Sanatçı kimliğiyle her türlü olumsuz örneği sergileyenler ergen mi?
İnancıma küfür edenler kaç yaşında?
Sinemada 7 yaş üstüne uygun olarak işaretlenmiş filimde olumsuz temaları işleyenler kaç doğumlu?
Lütfen artık gençliğe laf söylemeyi bırakın da yetişkinlere bakın ve ‘Sizler bu ülkenin geleceğisiniz!’ gibi klişe sloganlardan vazgeçin. Çünkü sizler bu ülkenin bugünüsünüz. Siz uyanıp yaşadığınız günü bile kurtaramazken, yarınları kurtarma işini niçin bizlere ihale ediyorsunuz? Çarpık ilişkiler ile dolu dizilere reyting rekoru kırdıran sizlersiniz… Kan damlayan, şiddet kusan rezil senaryoları siz yazdırıyorsunuz… Evlilik gibi kutsal bir müesseseyi, evlilik programlarında virane bir gecekonduya dönüştüren yine sizlersiniz… Youtube fenomenlerini seyrediyoruz diye ağlaşıyorsunuz ama o fenomenlere film çektirip parayı götüren yine sizlersiniz… Siz, futbol maçlarında kavga edenleri el üstünde tutup, okulda kavga edenleri disipline gönderenlersiniz… Her türlü rezilliği özgürlük olarak sunan, cinsiyetsiz bir toplum özlemiyle yanıp tutuşan yazarların kitaplarını okurken, bir yandan ailenin öneminden bahsedemezsiniz… Size bir şey söyleyeyim mi? Yeni nesil pırıl pırıl… Hiçbir sıkıntı yok… Asıl sıkıntı, yeni nesle eski kaliteli nesilleri unutturan yetişkinlerde… Son iki yılda kaç tane gerçek Türk filmi çekilmiş ve geçmişi anlatıyor? Kitapçıların çok satanlar rafındaki kitaplardan kaç tanesi gençlere ecdadını sevdirmek için yazılmış? Siz dedelerinizin emanetine sahip çıksaydınız biz de yarınları emanet olarak kabul ederdik belki! ama şu durumda hiç emanet alacak durumumuz da yok! Kusura bakmayın.’ şeklinde kaleme alınmış bir yazıdan bahsetmekteyim. Belki bu demece rastlayanlarınız olmuştur ama ilk defa burada okuyanların da yaratacağı sinerji ile ben şimdi sadece bu gence değil tüm gençlere havacılık perspektifinden seslenmek istiyorum:
Biz havacılar şunu biliriz. ‘Havacılık kuralları kanla yazılmıştır.’ Dolayısı ile havacılıkta kurallar nettir, güncellenir ve zaman içerisinde geliştirilir. Bu nedenledir ki kurallara bağlı kalmak son derece önemlidir. İster hosteslik ister hostluk mülakatlarında gerekli olan boy standardı konusunda olsun, gerek ekip kaynak yönetimi yetkinliğine sahipliğinizin ölçümlendiği ‘HTA’ denilen psikolojik testler olsun, gerekse kişilik özelliklerinizin analizi olsun hiç fark etmez; mühim olan bir kural vardır ve o kurala uyulmadıkça havacılık aksiyonlarında ve süreçlerinde aksaklık yani kanama doğacaktır. Bu konu direk uçağınızda taşıyacağınız yolcuya aksedeceğinden ve insan hayatı söz konusu olacağından son derece önemlidir. Bakın bugün Nepal’de düşen uçakta kaç kişi kayıp olmuştur…
Başarı ise kansız gelen bir olgu ile süslenmelidir. Dolayısı ile bu noktada gerek yazımın başında sizlere arz ettiğim 21 yaşındaki gencimizin tespitleri olsun gerekse havacılık mülakatlarında son zamanlarda sosyal medyada bulunan serzenişler olsun yetişkinlere bir demeç vermek gerek….

################

◆ Anladıklarınızı Sınayın ◆
a) Havacılık kurallarını anlatan metinde, "hiç fark etmez" denmeden önce tek tek sayılan alanları sıralayın.
b) Metinde "Sanatçı kimliğiyle her" ifadesinden "işleyenler kaç doğumlu?" ifadesine kadar uzanan bölümü kelimesi kelimesine aktarın.
Cevaplarken yalnızca metinde yazanlara dayanın.

◆ Gösterilen Bilgiler ◆

################

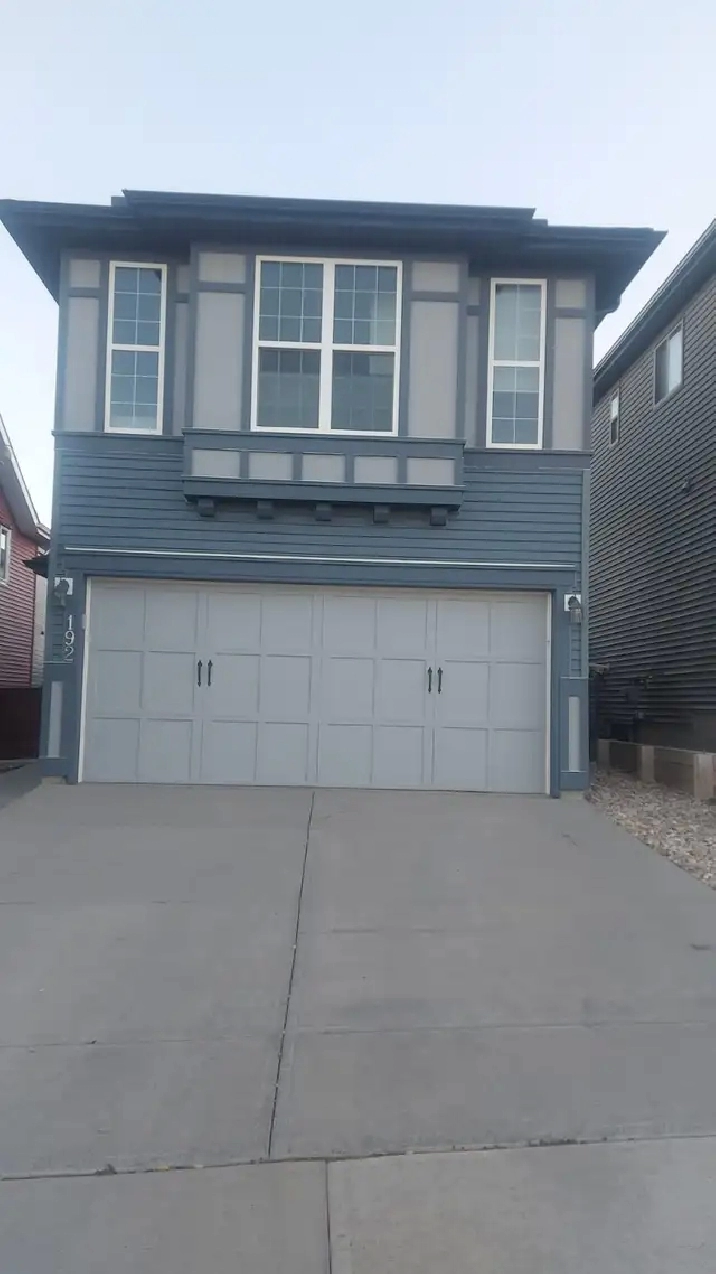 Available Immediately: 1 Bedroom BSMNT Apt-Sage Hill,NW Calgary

################

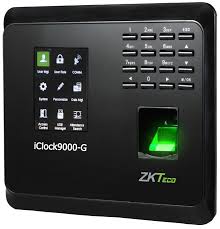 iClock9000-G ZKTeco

################

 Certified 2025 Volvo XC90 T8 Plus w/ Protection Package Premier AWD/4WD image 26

################

◆ Beklenen Sonuçlar ◆
a)
- Hosteslik ya da hostluk mülakatlarında gerekli olan boy standardı
- Ekip kaynak yönetimi yetkinliğine sahipliğin ölçümlendiği "HTA" denilen psikolojik testler
- Kişilik özelliklerinin analizi

b)
Sanatçı kimliğiyle her türlü olumsuz örneği sergileyenler ergen mi?
İnancıma küfür edenler kaç yaşında?
Sinemada 7 yaş üstüne uygun olarak işaretlenmiş filimde olumsuz temaları işleyenler kaç doğumlu?